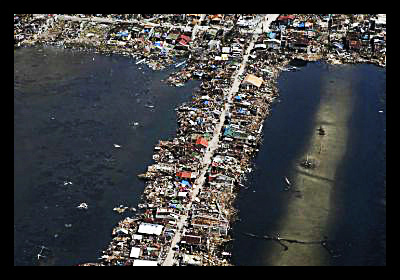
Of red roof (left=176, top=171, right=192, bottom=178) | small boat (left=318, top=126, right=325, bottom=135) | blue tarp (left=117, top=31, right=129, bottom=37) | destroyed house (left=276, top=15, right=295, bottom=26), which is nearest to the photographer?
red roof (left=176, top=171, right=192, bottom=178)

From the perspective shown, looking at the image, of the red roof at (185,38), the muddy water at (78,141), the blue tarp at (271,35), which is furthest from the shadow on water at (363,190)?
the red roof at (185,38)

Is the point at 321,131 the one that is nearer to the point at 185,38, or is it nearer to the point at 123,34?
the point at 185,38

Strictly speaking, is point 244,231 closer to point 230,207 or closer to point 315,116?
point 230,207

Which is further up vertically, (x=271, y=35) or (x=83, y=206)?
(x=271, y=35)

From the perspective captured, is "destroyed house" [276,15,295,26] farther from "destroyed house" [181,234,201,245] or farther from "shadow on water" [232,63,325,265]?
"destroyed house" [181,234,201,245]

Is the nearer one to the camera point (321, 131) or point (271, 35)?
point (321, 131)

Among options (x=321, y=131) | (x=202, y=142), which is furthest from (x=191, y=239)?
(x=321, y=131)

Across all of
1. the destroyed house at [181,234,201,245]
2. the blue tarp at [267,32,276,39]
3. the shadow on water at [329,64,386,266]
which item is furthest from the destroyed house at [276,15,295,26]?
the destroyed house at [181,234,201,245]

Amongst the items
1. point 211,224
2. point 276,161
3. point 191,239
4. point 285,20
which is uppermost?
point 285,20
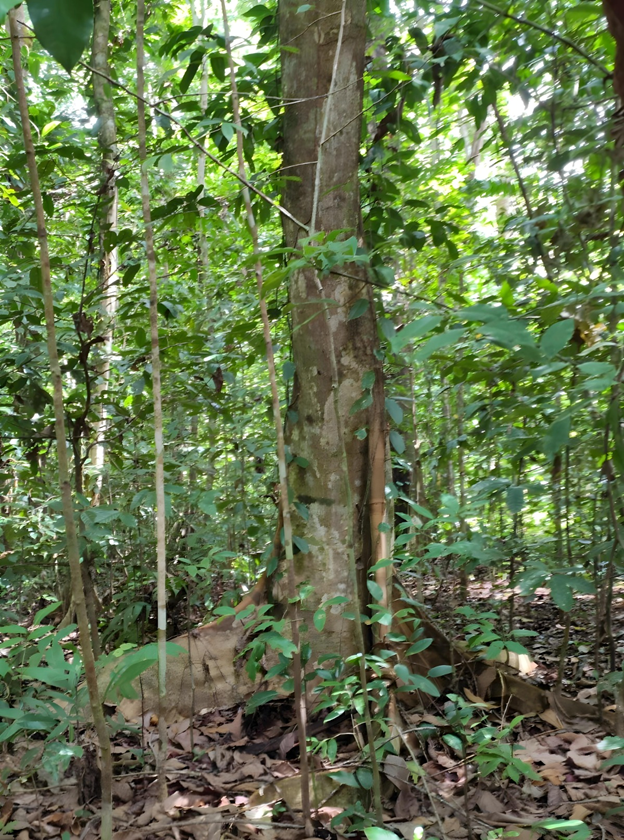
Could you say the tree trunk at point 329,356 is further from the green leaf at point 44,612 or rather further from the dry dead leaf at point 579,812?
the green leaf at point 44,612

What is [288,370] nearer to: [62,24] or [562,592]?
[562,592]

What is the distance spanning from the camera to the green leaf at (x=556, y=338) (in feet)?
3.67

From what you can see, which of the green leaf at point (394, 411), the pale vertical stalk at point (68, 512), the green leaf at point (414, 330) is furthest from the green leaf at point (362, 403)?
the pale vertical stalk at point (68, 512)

=-=-=

**Exercise requirements**
Go through the data above and transcribe it in full, omitting any image.

**Solution to this task**
Of red roof (left=176, top=171, right=192, bottom=178) | small boat (left=318, top=126, right=325, bottom=135) | blue tarp (left=117, top=31, right=129, bottom=37) | destroyed house (left=276, top=15, right=295, bottom=26), which is nearest to the photographer?
red roof (left=176, top=171, right=192, bottom=178)

From the perspective shown, looking at the image, of the red roof at (185,38), the muddy water at (78,141), the blue tarp at (271,35), which is furthest from the shadow on water at (363,190)?
the red roof at (185,38)

Is the point at 321,131 the one that is nearer to the point at 185,38, or is it nearer to the point at 123,34?
the point at 185,38

Strictly speaking, is point 244,231 closer to point 230,207 or closer to point 315,116?
point 230,207

Which is further up vertically, (x=271, y=35) or (x=83, y=206)?
(x=271, y=35)

From the perspective captured, is "destroyed house" [276,15,295,26] farther from "destroyed house" [181,234,201,245] or farther from "shadow on water" [232,63,325,265]?
"destroyed house" [181,234,201,245]

Is the nearer one to the camera point (321, 131) or point (271, 35)?
point (321, 131)

Among options (x=321, y=131) | (x=202, y=142), which is furthest from (x=191, y=239)?
(x=321, y=131)

Across all of
1. the destroyed house at [181,234,201,245]
2. the blue tarp at [267,32,276,39]
3. the shadow on water at [329,64,386,266]
which item is furthest from the destroyed house at [276,15,295,26]?
the destroyed house at [181,234,201,245]

Amongst the items
1. point 211,224
2. point 276,161
3. point 191,239
4. point 285,20
which is uppermost?
point 285,20
Could you say the tree trunk at point 329,356 is further from the green leaf at point 44,612 or rather further from the dry dead leaf at point 579,812?
the green leaf at point 44,612

What is [288,370] nearer to: [62,24] or [562,592]?
[562,592]

What is the distance spanning from the camera to the green leaf at (x=556, y=338) (in feet)?
3.67

From what you can see, which of the green leaf at point (394, 411), the pale vertical stalk at point (68, 512), the green leaf at point (414, 330) is furthest from the green leaf at point (362, 403)?
the pale vertical stalk at point (68, 512)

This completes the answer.